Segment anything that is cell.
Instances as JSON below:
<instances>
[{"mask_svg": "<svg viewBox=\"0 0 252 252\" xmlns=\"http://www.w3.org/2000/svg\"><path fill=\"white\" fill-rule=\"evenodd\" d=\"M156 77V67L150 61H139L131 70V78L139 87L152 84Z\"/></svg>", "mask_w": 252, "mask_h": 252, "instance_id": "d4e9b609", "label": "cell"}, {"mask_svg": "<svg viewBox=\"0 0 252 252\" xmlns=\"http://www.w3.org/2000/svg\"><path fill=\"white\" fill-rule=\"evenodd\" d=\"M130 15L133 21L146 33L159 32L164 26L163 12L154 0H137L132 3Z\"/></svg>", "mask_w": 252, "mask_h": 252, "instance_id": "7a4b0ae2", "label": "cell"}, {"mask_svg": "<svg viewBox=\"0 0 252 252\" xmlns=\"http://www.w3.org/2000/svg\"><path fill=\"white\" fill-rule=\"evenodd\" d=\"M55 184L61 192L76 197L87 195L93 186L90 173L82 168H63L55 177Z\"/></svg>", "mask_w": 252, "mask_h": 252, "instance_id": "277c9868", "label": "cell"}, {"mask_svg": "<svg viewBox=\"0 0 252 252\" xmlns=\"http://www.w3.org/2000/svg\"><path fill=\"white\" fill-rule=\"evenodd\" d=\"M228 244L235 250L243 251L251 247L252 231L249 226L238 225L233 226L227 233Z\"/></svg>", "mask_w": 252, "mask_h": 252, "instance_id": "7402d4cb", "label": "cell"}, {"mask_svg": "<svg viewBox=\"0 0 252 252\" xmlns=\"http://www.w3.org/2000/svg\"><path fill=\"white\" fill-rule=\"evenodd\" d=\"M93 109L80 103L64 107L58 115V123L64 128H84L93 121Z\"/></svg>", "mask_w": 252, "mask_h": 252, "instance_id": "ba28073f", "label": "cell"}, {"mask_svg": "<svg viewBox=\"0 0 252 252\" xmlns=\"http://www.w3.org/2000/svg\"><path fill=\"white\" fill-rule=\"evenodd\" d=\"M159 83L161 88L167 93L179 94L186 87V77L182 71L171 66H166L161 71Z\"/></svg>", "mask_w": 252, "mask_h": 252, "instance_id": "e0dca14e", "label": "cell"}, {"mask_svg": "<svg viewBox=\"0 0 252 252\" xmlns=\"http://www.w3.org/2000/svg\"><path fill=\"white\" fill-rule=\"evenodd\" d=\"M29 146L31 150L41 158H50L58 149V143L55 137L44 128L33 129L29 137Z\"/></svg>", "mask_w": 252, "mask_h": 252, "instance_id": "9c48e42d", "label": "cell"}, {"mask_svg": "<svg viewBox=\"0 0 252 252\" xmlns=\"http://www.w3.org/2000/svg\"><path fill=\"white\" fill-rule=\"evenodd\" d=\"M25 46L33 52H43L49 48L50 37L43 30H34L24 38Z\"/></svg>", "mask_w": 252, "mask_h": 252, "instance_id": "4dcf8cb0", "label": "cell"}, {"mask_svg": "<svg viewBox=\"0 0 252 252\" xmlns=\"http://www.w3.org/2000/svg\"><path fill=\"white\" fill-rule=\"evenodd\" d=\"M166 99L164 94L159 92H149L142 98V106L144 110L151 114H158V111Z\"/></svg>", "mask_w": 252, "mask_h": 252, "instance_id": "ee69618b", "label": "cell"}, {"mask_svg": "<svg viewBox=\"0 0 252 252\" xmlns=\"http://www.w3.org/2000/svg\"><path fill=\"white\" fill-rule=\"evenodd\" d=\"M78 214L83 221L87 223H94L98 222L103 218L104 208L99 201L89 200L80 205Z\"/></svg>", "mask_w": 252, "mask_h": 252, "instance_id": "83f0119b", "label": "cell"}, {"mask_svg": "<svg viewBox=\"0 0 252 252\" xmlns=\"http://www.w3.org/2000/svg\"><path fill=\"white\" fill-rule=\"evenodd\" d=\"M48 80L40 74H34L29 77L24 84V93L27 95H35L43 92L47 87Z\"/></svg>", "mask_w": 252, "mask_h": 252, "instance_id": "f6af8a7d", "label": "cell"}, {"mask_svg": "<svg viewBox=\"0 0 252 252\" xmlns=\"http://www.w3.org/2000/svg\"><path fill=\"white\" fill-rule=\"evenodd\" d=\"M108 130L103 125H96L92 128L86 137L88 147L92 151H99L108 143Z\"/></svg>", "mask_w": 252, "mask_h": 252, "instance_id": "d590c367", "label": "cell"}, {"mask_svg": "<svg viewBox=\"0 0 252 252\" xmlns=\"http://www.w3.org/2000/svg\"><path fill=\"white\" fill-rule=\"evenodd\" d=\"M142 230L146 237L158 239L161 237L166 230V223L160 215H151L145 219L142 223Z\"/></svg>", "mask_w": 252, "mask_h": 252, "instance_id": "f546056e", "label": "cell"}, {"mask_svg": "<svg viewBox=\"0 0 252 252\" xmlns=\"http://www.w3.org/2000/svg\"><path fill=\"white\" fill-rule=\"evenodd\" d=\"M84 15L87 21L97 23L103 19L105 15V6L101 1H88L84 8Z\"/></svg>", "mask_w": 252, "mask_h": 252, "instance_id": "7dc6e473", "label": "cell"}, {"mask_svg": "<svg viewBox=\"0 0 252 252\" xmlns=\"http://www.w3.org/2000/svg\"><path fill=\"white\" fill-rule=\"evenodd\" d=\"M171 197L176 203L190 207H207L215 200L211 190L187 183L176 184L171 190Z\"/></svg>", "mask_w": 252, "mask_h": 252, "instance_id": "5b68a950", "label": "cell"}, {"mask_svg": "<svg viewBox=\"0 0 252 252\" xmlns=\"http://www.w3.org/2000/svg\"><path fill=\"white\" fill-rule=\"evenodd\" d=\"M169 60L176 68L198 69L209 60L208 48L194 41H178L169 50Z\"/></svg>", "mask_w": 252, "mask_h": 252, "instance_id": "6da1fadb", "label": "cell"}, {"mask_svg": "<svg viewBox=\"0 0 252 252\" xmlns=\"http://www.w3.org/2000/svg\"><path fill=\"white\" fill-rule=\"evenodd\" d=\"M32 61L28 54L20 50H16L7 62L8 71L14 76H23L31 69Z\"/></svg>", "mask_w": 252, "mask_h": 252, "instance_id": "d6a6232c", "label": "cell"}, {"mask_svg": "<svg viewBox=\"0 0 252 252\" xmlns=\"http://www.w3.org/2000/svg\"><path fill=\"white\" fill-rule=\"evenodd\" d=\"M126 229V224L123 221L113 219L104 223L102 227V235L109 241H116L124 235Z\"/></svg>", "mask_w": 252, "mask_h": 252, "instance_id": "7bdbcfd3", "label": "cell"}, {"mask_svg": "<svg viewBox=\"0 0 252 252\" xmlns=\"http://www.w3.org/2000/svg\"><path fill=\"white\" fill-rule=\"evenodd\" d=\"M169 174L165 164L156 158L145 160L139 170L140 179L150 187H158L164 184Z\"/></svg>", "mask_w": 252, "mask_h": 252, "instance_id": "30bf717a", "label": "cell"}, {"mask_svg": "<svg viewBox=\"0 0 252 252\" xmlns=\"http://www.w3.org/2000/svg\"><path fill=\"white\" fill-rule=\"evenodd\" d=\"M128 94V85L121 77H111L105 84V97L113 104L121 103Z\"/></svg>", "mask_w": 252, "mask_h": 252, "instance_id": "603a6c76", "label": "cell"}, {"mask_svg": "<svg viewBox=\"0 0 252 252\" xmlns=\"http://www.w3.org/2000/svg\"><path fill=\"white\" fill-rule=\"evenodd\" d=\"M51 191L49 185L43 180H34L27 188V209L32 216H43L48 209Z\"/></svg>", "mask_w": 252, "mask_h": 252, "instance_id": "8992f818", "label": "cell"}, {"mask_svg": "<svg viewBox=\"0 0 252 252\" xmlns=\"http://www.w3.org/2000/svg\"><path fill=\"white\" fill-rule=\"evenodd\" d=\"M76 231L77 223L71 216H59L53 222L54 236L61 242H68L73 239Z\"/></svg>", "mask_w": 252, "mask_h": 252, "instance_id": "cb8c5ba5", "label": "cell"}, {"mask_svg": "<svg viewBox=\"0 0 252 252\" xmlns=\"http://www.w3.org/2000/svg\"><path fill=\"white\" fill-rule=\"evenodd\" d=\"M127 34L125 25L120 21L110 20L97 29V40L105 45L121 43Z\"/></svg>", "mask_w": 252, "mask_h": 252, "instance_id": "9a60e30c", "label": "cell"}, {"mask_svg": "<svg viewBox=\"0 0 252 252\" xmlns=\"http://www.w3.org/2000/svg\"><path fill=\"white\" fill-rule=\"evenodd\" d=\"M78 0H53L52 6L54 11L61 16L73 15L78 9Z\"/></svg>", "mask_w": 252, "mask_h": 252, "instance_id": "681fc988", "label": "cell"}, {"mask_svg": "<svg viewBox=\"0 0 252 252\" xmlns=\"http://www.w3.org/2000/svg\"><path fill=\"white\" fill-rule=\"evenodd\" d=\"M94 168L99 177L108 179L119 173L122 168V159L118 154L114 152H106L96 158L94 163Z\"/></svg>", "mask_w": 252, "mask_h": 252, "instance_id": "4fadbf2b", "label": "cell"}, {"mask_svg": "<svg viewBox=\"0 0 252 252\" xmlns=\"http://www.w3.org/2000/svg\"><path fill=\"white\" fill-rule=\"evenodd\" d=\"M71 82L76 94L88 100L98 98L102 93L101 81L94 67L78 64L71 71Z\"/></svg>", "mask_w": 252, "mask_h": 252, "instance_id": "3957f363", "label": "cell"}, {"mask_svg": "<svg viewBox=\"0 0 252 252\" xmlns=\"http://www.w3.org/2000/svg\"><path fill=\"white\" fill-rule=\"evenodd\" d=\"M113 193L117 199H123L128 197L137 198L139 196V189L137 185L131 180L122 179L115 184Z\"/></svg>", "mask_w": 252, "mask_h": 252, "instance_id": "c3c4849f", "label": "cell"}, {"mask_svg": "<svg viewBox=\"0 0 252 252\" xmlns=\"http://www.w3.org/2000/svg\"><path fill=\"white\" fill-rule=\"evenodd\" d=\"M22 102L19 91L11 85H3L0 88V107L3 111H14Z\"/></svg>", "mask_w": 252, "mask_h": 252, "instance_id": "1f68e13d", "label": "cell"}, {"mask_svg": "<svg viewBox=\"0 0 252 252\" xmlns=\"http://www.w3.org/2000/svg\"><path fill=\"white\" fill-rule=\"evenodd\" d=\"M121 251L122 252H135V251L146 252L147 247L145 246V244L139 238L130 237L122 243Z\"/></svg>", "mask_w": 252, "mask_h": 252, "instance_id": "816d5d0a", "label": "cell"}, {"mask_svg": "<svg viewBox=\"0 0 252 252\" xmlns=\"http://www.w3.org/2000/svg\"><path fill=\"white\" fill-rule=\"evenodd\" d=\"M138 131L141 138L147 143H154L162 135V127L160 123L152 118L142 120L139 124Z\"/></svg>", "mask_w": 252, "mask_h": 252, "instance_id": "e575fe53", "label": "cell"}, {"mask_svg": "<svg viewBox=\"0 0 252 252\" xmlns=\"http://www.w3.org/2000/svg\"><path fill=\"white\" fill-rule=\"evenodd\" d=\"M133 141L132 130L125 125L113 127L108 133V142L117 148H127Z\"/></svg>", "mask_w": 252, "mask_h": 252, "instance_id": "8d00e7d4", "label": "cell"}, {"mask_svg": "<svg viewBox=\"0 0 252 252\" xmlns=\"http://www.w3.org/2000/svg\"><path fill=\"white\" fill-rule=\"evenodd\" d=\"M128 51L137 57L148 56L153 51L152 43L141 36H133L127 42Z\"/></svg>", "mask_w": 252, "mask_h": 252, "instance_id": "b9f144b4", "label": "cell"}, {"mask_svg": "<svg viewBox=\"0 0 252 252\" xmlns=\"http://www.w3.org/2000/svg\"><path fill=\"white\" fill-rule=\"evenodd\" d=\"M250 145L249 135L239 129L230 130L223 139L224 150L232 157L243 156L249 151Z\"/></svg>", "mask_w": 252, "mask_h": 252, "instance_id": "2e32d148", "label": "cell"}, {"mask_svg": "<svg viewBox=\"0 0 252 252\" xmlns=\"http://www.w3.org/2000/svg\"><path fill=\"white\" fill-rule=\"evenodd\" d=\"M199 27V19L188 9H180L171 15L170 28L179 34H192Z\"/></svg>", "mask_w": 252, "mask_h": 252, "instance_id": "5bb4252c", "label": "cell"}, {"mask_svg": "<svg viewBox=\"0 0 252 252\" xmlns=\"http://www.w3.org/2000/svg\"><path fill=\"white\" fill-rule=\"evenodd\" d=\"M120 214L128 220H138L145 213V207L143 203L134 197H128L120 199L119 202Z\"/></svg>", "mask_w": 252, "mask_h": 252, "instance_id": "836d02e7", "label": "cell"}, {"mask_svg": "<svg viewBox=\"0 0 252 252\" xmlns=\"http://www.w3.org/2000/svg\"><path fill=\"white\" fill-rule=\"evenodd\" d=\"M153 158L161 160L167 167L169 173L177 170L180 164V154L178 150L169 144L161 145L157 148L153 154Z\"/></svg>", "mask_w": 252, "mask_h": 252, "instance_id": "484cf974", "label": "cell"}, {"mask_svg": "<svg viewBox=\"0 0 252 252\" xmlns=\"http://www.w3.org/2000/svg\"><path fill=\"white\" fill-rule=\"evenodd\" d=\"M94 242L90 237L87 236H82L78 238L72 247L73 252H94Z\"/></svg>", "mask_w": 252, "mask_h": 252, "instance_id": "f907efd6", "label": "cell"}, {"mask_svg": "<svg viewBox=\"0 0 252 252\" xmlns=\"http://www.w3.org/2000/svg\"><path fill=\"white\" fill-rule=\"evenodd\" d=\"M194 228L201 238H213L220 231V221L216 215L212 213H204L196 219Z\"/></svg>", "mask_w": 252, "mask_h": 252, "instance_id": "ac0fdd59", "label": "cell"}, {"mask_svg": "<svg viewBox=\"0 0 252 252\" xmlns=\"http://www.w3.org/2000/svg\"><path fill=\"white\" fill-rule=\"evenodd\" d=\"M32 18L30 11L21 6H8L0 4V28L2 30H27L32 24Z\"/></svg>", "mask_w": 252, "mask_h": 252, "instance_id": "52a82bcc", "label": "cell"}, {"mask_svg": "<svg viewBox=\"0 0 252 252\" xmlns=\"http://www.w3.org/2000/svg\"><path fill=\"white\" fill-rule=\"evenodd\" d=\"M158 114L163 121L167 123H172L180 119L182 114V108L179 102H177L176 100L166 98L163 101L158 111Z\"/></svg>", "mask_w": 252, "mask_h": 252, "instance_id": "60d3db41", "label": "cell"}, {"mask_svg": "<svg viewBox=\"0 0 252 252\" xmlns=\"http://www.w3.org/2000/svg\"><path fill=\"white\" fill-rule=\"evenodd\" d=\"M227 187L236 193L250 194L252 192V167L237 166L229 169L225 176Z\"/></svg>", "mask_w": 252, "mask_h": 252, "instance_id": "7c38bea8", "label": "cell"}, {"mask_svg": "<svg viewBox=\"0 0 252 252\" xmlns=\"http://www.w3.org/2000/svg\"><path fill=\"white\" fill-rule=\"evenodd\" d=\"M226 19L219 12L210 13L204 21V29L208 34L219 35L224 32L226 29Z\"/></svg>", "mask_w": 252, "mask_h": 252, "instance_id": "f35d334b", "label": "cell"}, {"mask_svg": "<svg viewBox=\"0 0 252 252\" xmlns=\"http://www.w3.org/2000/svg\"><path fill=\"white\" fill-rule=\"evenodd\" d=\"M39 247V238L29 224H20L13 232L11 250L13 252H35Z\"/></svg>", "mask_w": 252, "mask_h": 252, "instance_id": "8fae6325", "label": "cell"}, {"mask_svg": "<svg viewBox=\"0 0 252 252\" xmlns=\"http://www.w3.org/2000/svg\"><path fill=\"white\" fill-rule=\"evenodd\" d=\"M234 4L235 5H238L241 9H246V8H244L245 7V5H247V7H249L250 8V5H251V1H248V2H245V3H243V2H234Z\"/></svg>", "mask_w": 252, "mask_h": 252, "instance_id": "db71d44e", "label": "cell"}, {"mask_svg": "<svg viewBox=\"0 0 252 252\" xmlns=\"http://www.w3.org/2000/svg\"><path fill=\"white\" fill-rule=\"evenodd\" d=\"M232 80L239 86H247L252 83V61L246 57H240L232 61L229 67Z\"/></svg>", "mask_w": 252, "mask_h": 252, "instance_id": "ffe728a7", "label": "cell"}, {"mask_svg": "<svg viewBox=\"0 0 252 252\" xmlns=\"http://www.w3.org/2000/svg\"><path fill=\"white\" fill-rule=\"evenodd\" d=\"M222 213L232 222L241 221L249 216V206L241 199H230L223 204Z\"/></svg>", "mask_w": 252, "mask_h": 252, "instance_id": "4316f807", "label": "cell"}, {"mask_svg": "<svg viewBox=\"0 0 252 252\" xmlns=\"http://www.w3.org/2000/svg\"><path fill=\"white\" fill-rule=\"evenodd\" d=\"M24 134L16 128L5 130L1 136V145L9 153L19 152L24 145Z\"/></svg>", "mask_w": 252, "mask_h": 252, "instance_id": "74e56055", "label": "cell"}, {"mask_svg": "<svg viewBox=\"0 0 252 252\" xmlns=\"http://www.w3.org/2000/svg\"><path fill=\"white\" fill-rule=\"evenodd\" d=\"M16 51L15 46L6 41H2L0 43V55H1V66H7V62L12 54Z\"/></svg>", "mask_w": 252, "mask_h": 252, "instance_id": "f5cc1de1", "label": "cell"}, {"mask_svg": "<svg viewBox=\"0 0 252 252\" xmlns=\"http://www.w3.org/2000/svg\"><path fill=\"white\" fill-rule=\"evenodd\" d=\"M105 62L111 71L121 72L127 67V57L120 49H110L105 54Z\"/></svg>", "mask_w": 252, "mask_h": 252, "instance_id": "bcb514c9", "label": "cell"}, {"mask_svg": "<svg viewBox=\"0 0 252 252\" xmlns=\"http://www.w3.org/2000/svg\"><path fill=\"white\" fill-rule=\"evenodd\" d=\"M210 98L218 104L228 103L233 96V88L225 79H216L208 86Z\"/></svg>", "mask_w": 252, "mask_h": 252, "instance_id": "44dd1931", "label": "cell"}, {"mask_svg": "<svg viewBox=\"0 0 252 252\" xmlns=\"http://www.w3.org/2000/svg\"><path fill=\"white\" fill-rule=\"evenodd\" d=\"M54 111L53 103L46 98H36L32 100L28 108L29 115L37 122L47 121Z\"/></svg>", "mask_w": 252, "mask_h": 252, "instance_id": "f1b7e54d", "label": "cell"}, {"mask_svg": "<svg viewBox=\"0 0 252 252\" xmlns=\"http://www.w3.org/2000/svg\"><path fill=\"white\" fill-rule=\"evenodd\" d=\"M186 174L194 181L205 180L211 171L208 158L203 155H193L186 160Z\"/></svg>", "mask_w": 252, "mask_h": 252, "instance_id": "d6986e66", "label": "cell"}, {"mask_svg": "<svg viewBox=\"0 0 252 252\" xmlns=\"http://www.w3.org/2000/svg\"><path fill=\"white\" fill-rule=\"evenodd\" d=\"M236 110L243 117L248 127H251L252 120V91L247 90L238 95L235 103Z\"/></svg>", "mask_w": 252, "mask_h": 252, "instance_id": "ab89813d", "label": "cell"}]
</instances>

+===+

* [Set problem] Return everything from the first line of the data down to the line containing "<instances>", both included, copying each line unchanged.

* [Full answer]
Segment anything that is cell.
Instances as JSON below:
<instances>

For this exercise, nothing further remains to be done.